Population genetics analyses were conducted with the microsatellite genotype data of 12 A. astacus populations obtained in this study that were supplemented with the microsatellite genotype data of five Croatian A. astacus populations (JAR, MAK, TOT, JAN and VUK) from the study by Gross et al.9 in order to enlarge data set and make analyses more robust.
Population genetic diversity
Population genetic diversity was assessed with standard descriptive statistics using GenAlEx v. 6.5178. Statistics included the percentage of polymorphic loci (P), mean number of alleles (NA), observed heterozygosity (HO) and unbiased expected heterozygosity (HE). Further, FSTAT v.2.9.479 was used for estimation of allelic richness (AR) that was calculated as the number of alleles per locus independent of sample size, and the inbreeding coefficient (FIS).

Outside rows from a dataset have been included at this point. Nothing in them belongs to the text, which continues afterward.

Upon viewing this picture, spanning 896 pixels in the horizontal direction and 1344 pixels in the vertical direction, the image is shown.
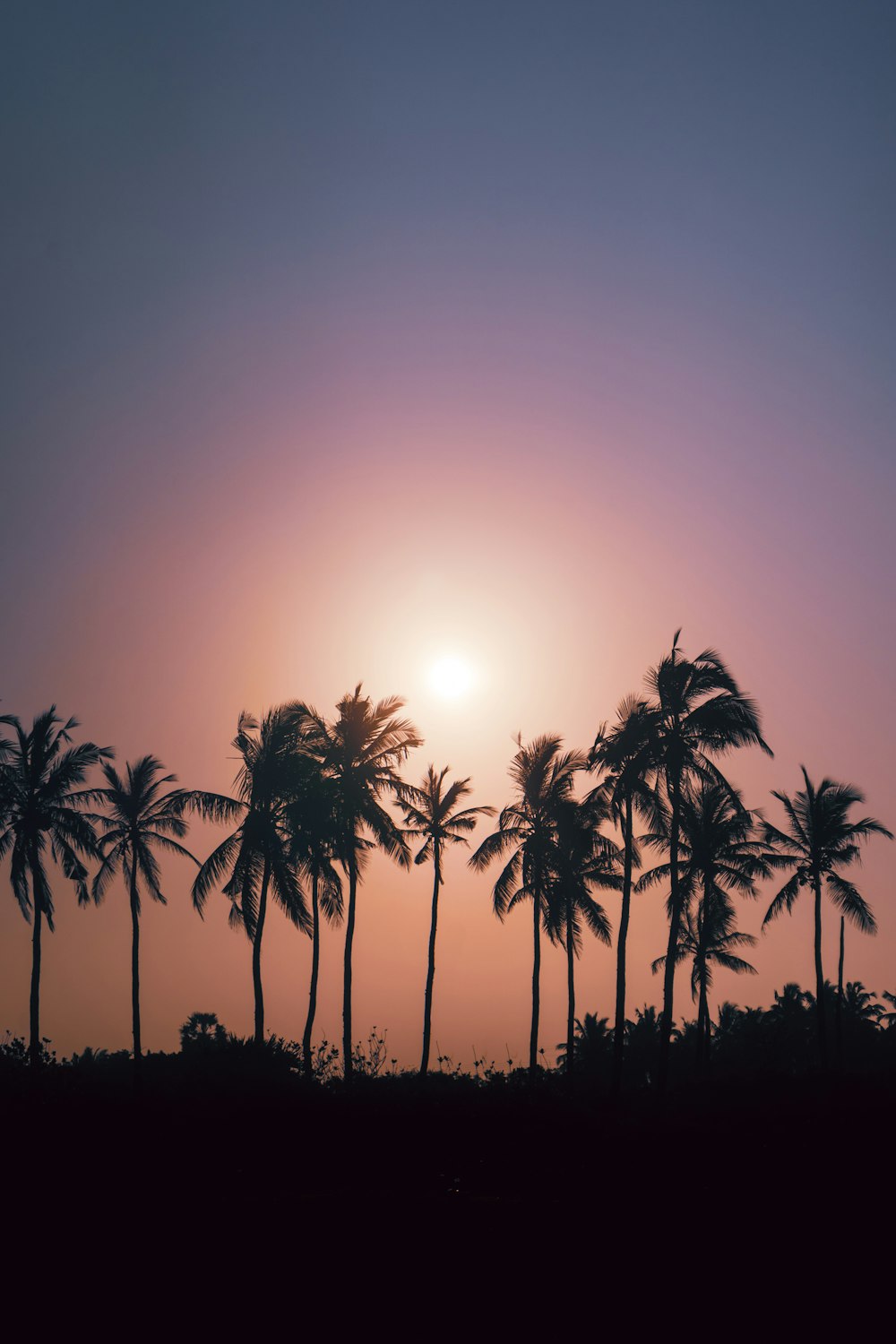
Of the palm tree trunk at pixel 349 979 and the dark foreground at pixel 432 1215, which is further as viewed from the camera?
the palm tree trunk at pixel 349 979

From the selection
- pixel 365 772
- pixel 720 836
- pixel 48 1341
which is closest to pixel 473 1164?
pixel 48 1341

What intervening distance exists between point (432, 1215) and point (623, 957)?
2087cm

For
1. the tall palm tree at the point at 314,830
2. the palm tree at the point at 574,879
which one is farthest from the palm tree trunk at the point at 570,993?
the tall palm tree at the point at 314,830

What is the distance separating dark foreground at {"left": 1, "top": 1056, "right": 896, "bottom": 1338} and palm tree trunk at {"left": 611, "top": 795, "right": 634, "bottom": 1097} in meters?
7.21

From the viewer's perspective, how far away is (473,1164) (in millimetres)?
20516

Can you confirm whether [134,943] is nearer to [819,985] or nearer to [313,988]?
[313,988]

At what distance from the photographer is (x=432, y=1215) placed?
1531cm

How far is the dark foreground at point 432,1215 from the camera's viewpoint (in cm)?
1227

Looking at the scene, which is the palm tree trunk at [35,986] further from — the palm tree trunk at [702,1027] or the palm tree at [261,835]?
the palm tree trunk at [702,1027]

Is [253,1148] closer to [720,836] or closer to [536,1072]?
[536,1072]

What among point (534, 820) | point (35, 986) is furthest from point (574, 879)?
point (35, 986)

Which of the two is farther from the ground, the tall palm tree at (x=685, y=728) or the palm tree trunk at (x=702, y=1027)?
the tall palm tree at (x=685, y=728)

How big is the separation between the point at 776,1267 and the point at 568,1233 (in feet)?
10.2

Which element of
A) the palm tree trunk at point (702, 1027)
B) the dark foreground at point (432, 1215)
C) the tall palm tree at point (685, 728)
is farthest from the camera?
the palm tree trunk at point (702, 1027)
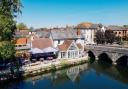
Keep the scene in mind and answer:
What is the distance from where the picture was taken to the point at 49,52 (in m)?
59.4

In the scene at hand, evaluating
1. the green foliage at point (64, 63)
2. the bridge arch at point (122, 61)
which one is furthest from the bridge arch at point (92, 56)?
the green foliage at point (64, 63)

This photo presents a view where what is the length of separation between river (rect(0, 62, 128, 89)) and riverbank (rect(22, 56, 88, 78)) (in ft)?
4.32

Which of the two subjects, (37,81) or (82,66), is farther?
(82,66)

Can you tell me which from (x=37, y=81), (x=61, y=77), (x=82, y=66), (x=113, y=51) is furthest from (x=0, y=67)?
(x=113, y=51)

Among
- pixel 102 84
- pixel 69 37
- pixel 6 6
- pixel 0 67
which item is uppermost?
pixel 6 6

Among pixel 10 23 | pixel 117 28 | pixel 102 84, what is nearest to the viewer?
pixel 10 23

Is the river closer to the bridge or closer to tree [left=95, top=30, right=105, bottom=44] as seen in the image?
the bridge

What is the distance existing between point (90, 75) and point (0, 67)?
1853 cm

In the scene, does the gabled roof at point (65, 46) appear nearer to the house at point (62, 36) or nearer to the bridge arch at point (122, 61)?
the house at point (62, 36)

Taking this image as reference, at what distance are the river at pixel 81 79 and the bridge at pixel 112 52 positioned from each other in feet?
9.91

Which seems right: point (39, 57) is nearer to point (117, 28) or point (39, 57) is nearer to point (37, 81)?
point (37, 81)

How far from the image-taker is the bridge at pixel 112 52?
186 ft

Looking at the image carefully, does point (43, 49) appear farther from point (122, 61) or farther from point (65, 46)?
point (122, 61)

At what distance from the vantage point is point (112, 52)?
196 ft
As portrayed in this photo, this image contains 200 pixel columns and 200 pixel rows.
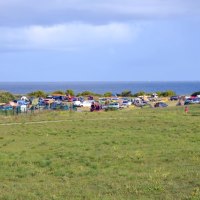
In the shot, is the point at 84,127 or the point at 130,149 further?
the point at 84,127

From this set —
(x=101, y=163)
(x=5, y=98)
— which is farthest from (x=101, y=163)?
(x=5, y=98)

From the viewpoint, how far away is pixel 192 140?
2012cm

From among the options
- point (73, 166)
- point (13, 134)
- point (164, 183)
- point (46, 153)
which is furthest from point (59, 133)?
point (164, 183)

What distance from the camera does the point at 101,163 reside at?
1491cm

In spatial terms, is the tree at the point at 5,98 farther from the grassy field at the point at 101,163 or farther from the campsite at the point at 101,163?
the grassy field at the point at 101,163

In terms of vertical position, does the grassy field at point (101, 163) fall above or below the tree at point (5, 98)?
above

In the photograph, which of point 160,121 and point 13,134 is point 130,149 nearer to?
point 13,134

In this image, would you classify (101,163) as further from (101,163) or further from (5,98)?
(5,98)

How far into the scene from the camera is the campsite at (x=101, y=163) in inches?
423

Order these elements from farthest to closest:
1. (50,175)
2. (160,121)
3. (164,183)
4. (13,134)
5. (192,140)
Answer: (160,121) → (13,134) → (192,140) → (50,175) → (164,183)

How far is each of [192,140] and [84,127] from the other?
27.4ft

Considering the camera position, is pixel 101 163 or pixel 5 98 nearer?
pixel 101 163

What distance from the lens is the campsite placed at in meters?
10.7

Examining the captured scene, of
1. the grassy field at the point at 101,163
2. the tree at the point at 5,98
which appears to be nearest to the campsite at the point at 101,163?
the grassy field at the point at 101,163
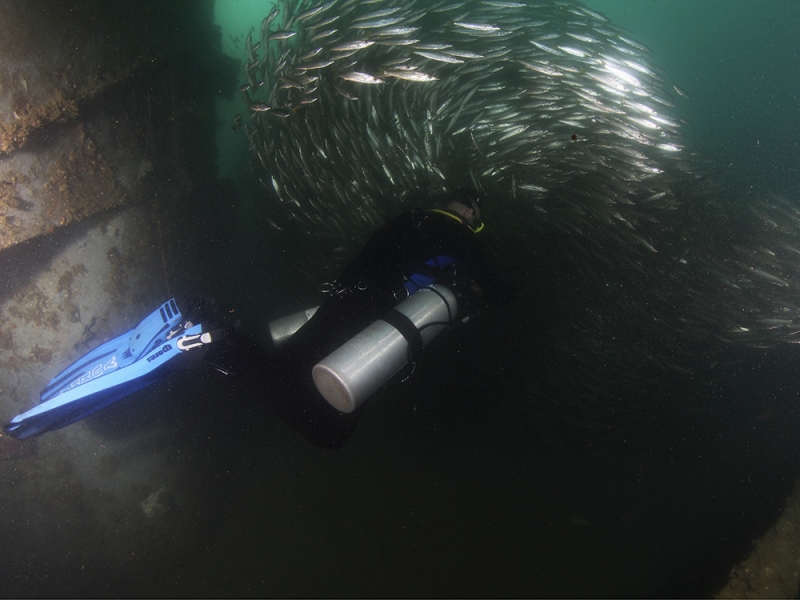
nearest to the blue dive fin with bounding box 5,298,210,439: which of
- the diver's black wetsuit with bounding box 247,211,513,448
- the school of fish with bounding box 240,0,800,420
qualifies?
the diver's black wetsuit with bounding box 247,211,513,448

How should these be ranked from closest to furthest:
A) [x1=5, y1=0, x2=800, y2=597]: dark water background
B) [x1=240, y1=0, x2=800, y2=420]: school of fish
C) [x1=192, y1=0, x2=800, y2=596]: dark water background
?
[x1=240, y1=0, x2=800, y2=420]: school of fish < [x1=5, y1=0, x2=800, y2=597]: dark water background < [x1=192, y1=0, x2=800, y2=596]: dark water background

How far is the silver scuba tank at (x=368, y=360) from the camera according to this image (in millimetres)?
2910

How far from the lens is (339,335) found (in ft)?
11.9

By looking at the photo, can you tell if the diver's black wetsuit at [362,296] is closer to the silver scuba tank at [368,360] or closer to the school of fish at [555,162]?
the silver scuba tank at [368,360]

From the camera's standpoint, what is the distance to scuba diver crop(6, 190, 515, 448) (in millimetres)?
3252

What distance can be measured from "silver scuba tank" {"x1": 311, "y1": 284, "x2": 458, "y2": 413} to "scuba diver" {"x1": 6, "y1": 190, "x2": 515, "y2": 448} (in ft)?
0.03

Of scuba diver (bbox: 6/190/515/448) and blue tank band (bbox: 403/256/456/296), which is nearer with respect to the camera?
scuba diver (bbox: 6/190/515/448)

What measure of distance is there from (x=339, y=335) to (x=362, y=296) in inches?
17.6

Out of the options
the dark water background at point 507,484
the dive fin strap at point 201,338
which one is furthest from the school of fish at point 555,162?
the dive fin strap at point 201,338

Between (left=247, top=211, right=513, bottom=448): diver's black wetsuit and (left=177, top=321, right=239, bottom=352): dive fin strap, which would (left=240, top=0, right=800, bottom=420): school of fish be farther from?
(left=177, top=321, right=239, bottom=352): dive fin strap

The number of private alleles (APR) was estimated by rarefaction method using HP Rare v.Feb-2-200980 and multiplied by the number of used loci. Deviations from the Hardy–Weinberg equilibrium (HWE) for each population across all loci were tested using GENEPOP v. 4.7.276. All probability tests were based on the Markov chain algorithm using 10,000 dememorization steps, 100 batches and 5000 iterations per batch. Significance levels were adjusted applying the Bonferroni correction to correct for the effect of multiple tests. Recent reductions in the effective population size using allele frequency data and potential signatures of recent bottlenecks were tested using the heterozygosity excess method implemented in BOTTLENECK v.1.2.0281 under three different mutational models: infinite allele model (IAM), stepwise mutation model (SMM) and two-phase model (TPM). Significant deviations from mutational-drift equilibrium were tested using the Wilcoxon sign rank test with 10,000 simulations.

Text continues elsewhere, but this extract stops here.